Yemeni authorities have deported four western journalists over their coverage of the protests. Security forces raided an apartment and arrested two British and two American journalists and kicked them out of the country. They follow the deporting of an American journalist and Italian photographer a day earlier. Briton Oliver Holmes said one of the agents told him they were all being kicked out because of their coverage of the protests. “We have all been reporting on the use of violence by the police,” Holmes told Al Jazeera. The flashpoint has moved to the north eastern Marib province where the governor was stabbed, police opened fire on protesters, and rebels have blown up an important oil pipeline. Marib is a predominantly tribal area implacably opposed to Saleh’s regime. Saleh’s man in the province Governor Naji al-Zaidi was caught up in a large demonstration outside the local government building yesterday. Security troops fired live ammunition and tear gas, injuring around 37 people. A group of men stabbed al-Zaidi and four bodyguards with daggers before he was flown by helicopter to a military hospital in the capital.Tribal fighters sabotaged an oil pipeline this morning and cut the road between the Marib’s gas fields and the capital. Local police said the pipeline connecting Marib’s oil fields to the Red Sea was ablaze and the main road between Sanaa and Safer was cut off disrupting tanker traffic and jeopardising gas supplies to the capital.
There have been grumblings in the Arab world’s poorest country for several years over Saleh’s autocratic regime and the likelihood of an eventual transfer of power to his son Ahmed Saleh. His troubles are compounded by an insurgency by Houthi rebels in the north, a separatist movement in the south and a large Al Qaeda threat. It took January’s Tunisian revolution to galvanise the opposition into action.
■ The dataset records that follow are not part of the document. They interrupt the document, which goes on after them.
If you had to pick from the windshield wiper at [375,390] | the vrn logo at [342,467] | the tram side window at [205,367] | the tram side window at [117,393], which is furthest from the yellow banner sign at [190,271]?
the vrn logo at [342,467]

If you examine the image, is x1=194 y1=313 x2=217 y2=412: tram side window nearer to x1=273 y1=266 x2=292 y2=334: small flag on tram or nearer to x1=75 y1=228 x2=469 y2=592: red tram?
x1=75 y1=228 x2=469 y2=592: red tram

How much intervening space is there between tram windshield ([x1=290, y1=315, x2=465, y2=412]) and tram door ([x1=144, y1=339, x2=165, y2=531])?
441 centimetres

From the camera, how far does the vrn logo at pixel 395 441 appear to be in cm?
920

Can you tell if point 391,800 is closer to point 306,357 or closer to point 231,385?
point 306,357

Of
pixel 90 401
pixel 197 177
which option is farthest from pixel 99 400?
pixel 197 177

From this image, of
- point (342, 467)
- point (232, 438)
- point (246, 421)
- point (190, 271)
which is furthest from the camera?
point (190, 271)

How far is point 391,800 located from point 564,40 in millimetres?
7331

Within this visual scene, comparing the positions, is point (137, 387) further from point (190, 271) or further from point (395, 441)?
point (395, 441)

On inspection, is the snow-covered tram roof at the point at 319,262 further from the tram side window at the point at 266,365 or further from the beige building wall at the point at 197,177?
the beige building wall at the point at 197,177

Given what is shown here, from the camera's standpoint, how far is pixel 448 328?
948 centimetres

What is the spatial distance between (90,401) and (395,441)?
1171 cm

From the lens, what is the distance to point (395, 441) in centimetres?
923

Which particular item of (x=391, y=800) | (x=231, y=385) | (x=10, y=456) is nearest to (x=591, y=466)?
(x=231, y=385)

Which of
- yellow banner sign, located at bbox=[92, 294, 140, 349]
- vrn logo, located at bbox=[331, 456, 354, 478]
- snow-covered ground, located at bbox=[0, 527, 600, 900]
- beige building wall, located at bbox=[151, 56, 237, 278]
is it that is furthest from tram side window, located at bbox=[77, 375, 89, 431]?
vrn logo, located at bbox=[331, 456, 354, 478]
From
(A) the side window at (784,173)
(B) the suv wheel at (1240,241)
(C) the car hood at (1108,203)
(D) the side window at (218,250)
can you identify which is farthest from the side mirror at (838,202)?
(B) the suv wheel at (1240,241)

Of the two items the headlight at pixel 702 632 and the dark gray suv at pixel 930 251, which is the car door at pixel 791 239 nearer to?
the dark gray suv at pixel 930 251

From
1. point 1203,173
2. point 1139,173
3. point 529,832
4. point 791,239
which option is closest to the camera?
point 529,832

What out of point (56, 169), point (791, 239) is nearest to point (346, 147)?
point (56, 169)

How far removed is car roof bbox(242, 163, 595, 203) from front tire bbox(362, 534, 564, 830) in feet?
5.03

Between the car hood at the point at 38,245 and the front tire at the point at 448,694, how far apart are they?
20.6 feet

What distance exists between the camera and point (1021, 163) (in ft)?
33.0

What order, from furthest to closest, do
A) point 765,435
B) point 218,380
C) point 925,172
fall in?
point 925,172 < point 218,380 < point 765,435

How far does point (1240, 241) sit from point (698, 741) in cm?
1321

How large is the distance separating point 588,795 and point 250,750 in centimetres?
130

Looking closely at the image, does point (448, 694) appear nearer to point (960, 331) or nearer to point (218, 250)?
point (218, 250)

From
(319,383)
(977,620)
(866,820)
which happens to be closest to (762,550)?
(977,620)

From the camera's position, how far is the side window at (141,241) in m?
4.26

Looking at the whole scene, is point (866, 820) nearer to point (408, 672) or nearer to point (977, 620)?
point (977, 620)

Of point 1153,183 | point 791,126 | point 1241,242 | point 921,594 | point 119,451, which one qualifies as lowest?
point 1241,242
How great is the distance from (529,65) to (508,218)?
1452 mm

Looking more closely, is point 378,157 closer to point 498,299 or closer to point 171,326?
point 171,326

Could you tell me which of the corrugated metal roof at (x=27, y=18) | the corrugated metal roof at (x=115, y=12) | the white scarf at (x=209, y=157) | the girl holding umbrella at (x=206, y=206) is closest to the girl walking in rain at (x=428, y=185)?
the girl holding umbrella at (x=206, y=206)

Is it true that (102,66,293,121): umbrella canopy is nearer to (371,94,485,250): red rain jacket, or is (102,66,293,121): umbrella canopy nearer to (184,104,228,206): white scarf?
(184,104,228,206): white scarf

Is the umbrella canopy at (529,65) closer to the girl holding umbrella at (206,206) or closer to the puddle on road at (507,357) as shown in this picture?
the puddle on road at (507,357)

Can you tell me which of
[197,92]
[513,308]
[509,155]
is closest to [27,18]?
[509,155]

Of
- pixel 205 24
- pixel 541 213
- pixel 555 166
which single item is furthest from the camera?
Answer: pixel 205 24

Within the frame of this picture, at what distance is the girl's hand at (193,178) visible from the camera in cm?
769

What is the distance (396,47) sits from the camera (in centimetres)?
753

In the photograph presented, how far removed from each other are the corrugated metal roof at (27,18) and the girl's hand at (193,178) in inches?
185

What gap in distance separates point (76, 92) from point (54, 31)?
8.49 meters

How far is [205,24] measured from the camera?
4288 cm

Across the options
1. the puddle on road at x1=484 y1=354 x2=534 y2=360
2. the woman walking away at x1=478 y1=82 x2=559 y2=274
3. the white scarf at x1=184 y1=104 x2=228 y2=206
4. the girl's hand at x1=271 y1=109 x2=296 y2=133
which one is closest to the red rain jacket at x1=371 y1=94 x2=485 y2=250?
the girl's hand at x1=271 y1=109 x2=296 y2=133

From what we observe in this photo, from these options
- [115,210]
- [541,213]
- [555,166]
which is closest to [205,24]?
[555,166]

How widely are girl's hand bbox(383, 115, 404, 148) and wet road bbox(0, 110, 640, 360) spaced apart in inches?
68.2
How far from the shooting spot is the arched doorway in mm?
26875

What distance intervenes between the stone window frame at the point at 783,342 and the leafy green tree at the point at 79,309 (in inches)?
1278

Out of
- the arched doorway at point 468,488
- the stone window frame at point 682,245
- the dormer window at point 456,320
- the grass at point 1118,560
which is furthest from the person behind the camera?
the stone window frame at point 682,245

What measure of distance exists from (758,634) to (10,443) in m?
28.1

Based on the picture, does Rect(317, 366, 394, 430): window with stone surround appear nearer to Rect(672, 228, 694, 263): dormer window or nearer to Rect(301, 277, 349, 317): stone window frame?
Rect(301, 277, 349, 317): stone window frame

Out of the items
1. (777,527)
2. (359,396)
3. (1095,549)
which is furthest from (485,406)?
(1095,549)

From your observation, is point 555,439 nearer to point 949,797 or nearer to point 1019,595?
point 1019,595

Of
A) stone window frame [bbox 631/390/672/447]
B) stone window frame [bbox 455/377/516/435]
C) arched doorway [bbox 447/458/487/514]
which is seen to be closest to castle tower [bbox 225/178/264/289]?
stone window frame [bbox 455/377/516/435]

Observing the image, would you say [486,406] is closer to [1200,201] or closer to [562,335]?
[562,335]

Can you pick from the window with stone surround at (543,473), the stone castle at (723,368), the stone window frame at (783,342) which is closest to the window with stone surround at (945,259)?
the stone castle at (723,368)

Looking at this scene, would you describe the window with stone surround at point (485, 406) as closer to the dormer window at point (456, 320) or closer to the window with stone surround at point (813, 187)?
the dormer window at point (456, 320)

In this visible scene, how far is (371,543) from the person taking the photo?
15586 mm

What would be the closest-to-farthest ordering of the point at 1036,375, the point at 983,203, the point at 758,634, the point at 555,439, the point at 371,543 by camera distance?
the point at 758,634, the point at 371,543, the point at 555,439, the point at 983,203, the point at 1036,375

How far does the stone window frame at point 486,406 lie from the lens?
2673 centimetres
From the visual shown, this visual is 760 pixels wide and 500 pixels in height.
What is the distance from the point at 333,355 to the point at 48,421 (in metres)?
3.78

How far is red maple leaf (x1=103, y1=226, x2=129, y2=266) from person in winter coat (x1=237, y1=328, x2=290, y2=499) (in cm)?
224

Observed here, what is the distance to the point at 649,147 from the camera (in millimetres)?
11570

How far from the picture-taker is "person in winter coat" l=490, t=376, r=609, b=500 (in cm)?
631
Large street protests flooded the capital and Saleh offered reforms including presidential term limits and voter registration. The opposition and protesters rejected the proposals saying the reforms did not ensure that Saleh could not run again.
Emboldened by success in Tunisia and the overthrow of Hosni Mubarak in Egypt, protesters held a “day of rage” in early February. Unlike Egypt, the 20,000 strong Yemeni protest ended peacefully, though Saleh did make efforts to stifle them and his forces shot dead protesters in Aden. Protests continued through the month, gradually increasing in size and scope. Yemeni soldiers fired artillery at anti-government protesters in the northern village of Semla in Amran, killing two and wounding seven.
After his offer to form a national unity government was rejected, Saleh imposed a tight security cordon around Sana’a. His objective now is to stop more protesters joining 150,000 in the main square. They include tribesmen from Hamdan tribe who were angered when police killed one of their kinsmen. The Hamdan are not Saleh’s only headache. Sheikh Ameen al-Okaimi, chieftain of northern largest powerful tribe Bakil, staged a sit-in in Sana’a with a sign emblazoned “Welcome to the Liberation Land.”
Where the protests have been most successful is in bringing Yemen’s deeply fractured opposition movements together. In the last election in 2006, Saleh’s ruling General People’s Congress took 76 percent of the vote with the umbrella group Joint Meeting Parties taking 21 percent. The JMP has united with the tribal and Islamist Islah party bringing most of the anti-Saleh forces under one banner. The Hashid tribal confederation and Houthi rebellion forces remain outside the tent and it would be unclear what role if any they would have in any post-Saleh government. It is likely secessionist movements will continue to agitate regardless of who reigns in Sana’a.